BEGIN Source information

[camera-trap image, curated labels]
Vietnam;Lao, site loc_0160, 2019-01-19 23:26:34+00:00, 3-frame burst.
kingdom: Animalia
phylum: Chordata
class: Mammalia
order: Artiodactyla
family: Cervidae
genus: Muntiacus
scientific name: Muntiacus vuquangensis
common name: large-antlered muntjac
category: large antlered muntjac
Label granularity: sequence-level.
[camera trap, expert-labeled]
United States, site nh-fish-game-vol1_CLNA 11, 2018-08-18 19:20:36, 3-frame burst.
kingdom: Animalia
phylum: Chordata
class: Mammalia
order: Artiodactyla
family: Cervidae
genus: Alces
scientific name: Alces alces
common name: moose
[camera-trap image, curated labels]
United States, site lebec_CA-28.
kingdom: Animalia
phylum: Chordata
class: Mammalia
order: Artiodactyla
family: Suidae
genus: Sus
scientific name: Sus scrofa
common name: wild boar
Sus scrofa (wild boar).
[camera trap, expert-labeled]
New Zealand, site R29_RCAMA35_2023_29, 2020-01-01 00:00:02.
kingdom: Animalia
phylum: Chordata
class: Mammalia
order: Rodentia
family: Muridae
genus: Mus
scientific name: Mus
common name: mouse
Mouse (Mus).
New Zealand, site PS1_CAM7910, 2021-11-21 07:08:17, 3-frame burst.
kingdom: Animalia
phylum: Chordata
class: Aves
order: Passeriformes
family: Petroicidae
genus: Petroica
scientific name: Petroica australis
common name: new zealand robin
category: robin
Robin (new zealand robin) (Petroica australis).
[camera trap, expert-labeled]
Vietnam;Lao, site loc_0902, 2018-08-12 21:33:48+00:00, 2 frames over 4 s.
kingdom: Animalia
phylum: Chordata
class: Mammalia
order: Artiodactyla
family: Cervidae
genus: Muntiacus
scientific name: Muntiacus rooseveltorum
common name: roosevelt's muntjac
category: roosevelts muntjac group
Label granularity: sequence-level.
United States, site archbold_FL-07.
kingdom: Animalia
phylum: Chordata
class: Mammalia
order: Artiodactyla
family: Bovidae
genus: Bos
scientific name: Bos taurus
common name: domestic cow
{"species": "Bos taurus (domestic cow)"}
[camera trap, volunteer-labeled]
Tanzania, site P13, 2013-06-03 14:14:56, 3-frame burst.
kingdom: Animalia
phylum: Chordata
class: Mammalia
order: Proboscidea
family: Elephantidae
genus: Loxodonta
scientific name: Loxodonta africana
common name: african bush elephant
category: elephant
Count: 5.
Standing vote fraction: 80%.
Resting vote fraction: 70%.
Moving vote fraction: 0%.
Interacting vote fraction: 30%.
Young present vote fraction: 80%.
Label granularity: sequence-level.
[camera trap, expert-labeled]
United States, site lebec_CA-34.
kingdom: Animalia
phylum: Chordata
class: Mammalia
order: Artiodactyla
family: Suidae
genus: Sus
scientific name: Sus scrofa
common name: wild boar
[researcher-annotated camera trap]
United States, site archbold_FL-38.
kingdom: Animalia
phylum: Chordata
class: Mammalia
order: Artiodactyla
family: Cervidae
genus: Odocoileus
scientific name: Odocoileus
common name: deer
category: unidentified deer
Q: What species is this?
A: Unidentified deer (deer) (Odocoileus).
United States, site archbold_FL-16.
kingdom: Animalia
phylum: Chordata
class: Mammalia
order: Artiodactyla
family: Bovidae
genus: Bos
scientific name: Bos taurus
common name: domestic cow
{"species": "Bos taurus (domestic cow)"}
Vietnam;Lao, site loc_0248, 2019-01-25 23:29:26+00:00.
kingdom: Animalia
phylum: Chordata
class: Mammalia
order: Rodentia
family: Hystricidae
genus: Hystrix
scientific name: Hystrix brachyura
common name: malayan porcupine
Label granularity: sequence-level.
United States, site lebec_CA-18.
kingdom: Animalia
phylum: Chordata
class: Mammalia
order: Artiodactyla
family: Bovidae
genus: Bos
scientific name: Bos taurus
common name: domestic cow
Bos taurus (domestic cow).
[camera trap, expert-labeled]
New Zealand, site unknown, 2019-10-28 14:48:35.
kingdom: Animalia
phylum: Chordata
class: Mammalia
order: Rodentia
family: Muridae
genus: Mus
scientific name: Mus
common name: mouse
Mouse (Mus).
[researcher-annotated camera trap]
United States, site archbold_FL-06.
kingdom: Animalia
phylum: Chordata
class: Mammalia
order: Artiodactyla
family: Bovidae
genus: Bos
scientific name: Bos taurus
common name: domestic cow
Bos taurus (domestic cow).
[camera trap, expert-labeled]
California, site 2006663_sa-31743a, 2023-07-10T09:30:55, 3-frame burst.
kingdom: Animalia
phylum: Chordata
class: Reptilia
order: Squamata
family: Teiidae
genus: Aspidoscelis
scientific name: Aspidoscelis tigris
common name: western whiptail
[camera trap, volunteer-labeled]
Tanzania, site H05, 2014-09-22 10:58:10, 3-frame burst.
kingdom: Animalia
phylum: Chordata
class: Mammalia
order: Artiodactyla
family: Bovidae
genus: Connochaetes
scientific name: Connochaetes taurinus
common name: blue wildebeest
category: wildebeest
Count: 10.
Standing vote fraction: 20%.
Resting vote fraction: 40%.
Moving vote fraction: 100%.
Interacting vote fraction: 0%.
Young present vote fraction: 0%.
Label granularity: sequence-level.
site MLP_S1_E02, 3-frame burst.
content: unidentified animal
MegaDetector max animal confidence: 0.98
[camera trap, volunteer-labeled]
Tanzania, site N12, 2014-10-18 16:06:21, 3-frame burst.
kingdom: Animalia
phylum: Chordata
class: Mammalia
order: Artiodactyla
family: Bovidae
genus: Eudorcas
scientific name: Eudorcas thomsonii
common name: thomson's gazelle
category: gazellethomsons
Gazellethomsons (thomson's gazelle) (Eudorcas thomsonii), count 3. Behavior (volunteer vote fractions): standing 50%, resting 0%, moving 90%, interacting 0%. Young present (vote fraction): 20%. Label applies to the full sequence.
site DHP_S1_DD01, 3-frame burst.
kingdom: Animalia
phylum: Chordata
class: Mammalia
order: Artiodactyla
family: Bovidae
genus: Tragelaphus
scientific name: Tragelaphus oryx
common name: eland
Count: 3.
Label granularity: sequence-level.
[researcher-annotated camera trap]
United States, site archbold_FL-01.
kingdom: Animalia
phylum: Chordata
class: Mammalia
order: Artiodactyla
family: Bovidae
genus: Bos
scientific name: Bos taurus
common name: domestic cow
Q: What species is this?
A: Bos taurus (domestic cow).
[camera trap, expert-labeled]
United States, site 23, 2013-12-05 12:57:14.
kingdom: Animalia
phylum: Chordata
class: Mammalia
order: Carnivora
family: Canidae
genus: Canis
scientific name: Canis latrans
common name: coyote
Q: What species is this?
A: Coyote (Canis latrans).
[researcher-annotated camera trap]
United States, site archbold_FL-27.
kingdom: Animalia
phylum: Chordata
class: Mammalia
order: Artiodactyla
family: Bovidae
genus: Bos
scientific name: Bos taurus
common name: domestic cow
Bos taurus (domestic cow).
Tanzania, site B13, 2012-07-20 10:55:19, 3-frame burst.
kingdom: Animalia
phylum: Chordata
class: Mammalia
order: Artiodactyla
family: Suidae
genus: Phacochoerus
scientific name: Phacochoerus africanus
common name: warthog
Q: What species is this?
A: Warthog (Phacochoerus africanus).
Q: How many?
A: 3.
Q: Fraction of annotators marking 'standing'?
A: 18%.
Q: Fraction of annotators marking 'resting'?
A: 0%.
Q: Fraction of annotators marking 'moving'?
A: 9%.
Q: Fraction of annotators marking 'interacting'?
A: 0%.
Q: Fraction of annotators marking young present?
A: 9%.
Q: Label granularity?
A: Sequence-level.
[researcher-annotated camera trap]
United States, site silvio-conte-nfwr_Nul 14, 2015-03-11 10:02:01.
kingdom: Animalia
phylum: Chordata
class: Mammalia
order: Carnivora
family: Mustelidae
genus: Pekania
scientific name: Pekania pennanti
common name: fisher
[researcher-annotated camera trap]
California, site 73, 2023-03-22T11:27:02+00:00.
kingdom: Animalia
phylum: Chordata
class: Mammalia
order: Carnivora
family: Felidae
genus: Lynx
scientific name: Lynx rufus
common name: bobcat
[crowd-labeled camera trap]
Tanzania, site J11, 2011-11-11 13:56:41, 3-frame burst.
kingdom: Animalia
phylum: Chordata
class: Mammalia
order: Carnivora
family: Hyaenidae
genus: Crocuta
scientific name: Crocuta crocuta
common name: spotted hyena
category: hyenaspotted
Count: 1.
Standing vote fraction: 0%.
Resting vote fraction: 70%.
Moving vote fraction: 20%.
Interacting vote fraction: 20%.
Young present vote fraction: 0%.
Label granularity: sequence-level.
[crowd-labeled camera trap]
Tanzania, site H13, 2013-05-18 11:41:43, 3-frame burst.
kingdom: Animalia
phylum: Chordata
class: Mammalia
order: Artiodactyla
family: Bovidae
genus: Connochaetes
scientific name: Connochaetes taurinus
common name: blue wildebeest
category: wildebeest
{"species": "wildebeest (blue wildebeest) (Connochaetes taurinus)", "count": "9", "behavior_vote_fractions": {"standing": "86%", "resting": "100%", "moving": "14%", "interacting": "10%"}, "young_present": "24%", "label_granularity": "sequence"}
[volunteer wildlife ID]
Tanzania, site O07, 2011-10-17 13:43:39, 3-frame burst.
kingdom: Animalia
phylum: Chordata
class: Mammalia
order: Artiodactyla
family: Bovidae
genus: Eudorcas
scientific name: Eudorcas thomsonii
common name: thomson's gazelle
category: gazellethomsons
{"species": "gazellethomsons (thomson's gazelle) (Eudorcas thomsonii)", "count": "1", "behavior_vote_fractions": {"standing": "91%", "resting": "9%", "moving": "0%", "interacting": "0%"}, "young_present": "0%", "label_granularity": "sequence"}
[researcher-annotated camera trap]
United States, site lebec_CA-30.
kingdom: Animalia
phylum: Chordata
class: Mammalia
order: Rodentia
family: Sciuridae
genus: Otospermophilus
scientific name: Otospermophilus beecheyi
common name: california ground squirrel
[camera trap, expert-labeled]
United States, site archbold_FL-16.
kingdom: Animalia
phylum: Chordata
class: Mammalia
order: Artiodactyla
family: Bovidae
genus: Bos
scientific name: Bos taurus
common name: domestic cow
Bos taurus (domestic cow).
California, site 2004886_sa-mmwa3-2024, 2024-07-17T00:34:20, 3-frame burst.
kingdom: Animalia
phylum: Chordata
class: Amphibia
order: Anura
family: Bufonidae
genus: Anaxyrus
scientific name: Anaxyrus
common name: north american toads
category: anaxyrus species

END Source information

* **What the task asks**: Include the first line, the line containing "category: large antlered muntjac", and every line between them, copied exactly from the material above; output no other line.

* **Exercise result**:
[camera-trap image, curated labels]
Vietnam;Lao, site loc_0160, 2019-01-19 23:26:34+00:00, 3-frame burst.
kingdom: Animalia
phylum: Chordata
class: Mammalia
order: Artiodactyla
family: Cervidae
genus: Muntiacus
scientific name: Muntiacus vuquangensis
common name: large-antlered muntjac
category: large antlered muntjac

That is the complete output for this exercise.